Another Disappointment.

It’s been more than a month since I wrote something last. (Besides last week’s. I’m catching up!) I was hoping to be on the verge of realization when I next posted something. Although there isn’t a life lesson that I’ve learned in the past couple of months or even an appropriately sized epiphany, I need to share something so that my mind isn’t needlessly bogged down with worthless thought processes. So here goes something.

I’ve learned quite a lot about myself within this first college year. I suppose that is the idea. You get shipped off to school to learn exactly what you want to do and how to do it and consequently are forced to learn about yourself as well. I’ve learned that I despise chemistry, in every way shape or form, that I’m not particularly good at conversing with people (who actually want to know something about me), and that I’m generally afraid of being close to someone (I rather not say the word “intimacy”… ugh… it sounds so… bleh :-/).

What you will do -
1. In the blog post about the first college year, which subject does the writer say they despise?
2. Write the next part of the blog post about the first college year, picking up after its final sentence.
These lines have no connection to the blog post above.

[Records from a collection]
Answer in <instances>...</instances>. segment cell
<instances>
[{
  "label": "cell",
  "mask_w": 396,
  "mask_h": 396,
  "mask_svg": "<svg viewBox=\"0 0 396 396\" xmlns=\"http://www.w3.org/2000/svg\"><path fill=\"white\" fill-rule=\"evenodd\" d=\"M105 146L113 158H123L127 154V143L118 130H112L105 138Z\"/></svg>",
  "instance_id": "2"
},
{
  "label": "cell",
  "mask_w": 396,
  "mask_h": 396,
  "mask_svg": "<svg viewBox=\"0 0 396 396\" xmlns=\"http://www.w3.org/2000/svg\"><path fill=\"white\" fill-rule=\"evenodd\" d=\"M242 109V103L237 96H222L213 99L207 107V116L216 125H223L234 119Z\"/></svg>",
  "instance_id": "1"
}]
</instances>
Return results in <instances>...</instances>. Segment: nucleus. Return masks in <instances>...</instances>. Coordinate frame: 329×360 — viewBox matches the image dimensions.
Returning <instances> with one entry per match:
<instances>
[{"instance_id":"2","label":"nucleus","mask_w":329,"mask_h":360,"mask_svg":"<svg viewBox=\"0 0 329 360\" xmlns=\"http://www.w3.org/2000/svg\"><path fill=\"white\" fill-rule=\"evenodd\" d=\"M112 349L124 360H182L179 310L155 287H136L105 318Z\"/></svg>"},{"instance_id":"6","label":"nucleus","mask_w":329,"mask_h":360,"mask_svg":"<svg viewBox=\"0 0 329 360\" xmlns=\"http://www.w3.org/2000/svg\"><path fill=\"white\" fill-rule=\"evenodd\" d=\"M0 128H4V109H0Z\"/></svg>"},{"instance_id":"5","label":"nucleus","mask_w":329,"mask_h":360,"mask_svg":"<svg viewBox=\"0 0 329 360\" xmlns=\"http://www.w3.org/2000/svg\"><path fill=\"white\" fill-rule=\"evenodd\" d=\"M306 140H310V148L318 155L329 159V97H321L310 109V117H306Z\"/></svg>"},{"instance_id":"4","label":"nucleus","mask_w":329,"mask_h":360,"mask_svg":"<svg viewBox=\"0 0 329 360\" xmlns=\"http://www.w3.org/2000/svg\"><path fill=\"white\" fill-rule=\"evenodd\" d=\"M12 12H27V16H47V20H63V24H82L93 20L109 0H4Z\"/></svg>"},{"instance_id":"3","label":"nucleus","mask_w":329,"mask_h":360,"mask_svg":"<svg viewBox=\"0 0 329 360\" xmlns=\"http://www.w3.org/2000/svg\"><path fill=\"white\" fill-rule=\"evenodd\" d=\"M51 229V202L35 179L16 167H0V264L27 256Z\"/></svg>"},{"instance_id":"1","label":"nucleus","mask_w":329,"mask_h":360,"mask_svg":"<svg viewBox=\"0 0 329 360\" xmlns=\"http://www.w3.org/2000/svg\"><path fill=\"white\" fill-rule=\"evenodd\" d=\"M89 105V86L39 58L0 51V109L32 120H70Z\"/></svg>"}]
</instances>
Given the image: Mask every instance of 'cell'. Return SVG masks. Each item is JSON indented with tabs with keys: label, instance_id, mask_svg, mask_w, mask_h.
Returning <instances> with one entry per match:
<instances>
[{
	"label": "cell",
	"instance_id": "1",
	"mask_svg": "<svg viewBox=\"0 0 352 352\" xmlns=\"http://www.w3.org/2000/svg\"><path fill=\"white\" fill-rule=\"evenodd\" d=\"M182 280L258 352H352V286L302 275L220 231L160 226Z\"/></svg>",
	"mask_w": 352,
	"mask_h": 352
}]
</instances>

Answers given -
1. Chemistry.

2.
Why I HATE chemistry:

  • It’s honestly the hardest class I’ve ever been in. He talks and talks and talks and literally NOTHING sticks. I’m a mechanical engineering major so I only have to take one Engineering Chemistry class, yet he speaks as if I have extensive knowledge, with chemistry terminology I don’t know. He talks too fast and it confuses me. And when he asks if anyone has questions, he doesn’t pause long enough for me to actually formulate one. Mostly I feel like he asks so much from me and I simply don’t have the time available to give.
  • It’s my fault. Honestly, I should have paid more attention in my high school chemistry class, but, to be fair, it was like 3-4 years ago! Also I should spend more time studying for that class anyway. I’ve never been disciplined enough to spend more time working on the things I hate than the things I actually enjoy doing. It’s a problem I’ve always had and I’ve only just started to change, but in a different area of my life. I suppose I should apply it to all areas… I really don’t want to though…
  • I feel like chemistry is a useless subject anyway. I am studying to become a mechanical engineer not a chemical engineer. Any chemistry that I actually need to know will be covered by physics. The way I see it, chemistry deals with things too small to matter. I mean why do I need to know about the chemicals involved in creating a certain material? I’m not mixing them. All I need to know is what it does and how I can use it to my advantage. That’s IT.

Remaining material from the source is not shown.